LA PROCESION DEL SILENCIO Al día siguiente de la Procesión de los Gitanos –el Jueves Santo por la noche– se realiza en Granada otra procesión que es la antítesis de la anterior: la del “Silencio”, o de la “Pontificia y Real Hermandad Sacramental del Señor San José y Animas y Cofradía del Santísimo Cristo de la Misericordia”. Dos campanadas retumban mientras se oscurecen los faroles de las plazas y casi todo el alumbrado público del centro de la ciudad. Con la ciudad ensombrecida, la procesión inicia su marcha en absoluto mutismo, iluminada apenas por el parpadeo de los cirios –enormes velas que sostienen los nazarenos–, que van dejando un rastro de cera en el adoquinado y proyectan en las paredes la enigmática sombra del Cristo crucificado y los cónicos sombreros de los capirotes.
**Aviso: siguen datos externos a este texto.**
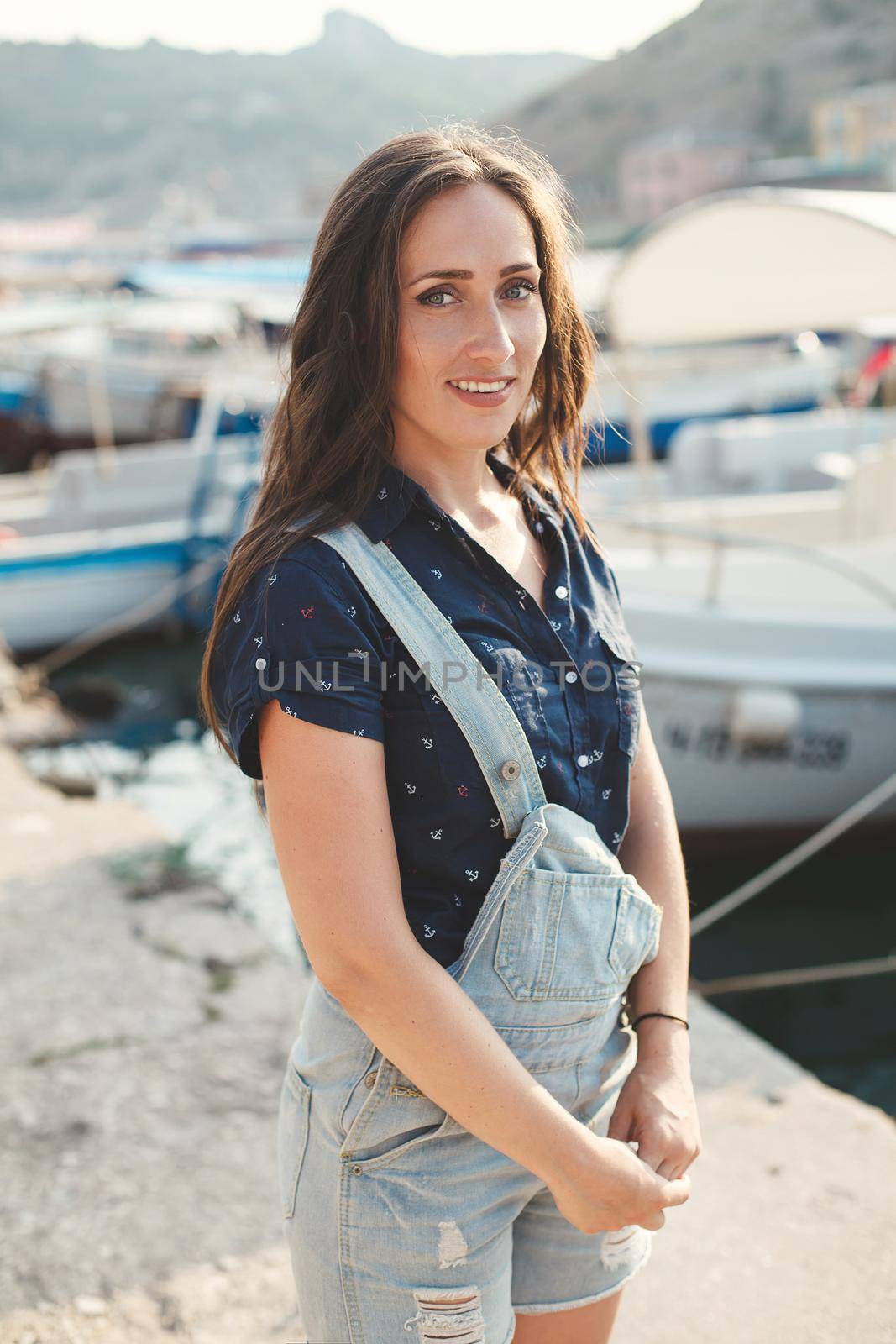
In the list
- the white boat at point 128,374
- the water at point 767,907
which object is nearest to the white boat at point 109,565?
the water at point 767,907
La gente abarrota calles y balcones y, al decir de Oliverio Girondo, “ya no queda por alquilar ni una cornisa desde la que se vea pasar la procesión”. Los sepulcrales nazarenos calzan sandalias franciscanas y acarrean pesadas cruces, y detrás van las mujeres vestidas de negro, cubiertas por mantillas de encaje. Entre la multitud el impresionante silencio sólo es profanado cada tanto por alguna saeta fugaz lanzada hacia la noche. Y sepa bien el viajero que el tema del silencio es cosa seria en Granada... muy seria. Que no le ocurra como a aquellos franceses que no se habían enterado bien del asunto y conversaban a lengua suelta a mi lado, hasta que una española entrada en años no se aguantó más y los increpó con un grito que en el silencio de la noche se debe haber oído hasta en el cielo: “¡Me cago en Dios... que te calles ya!”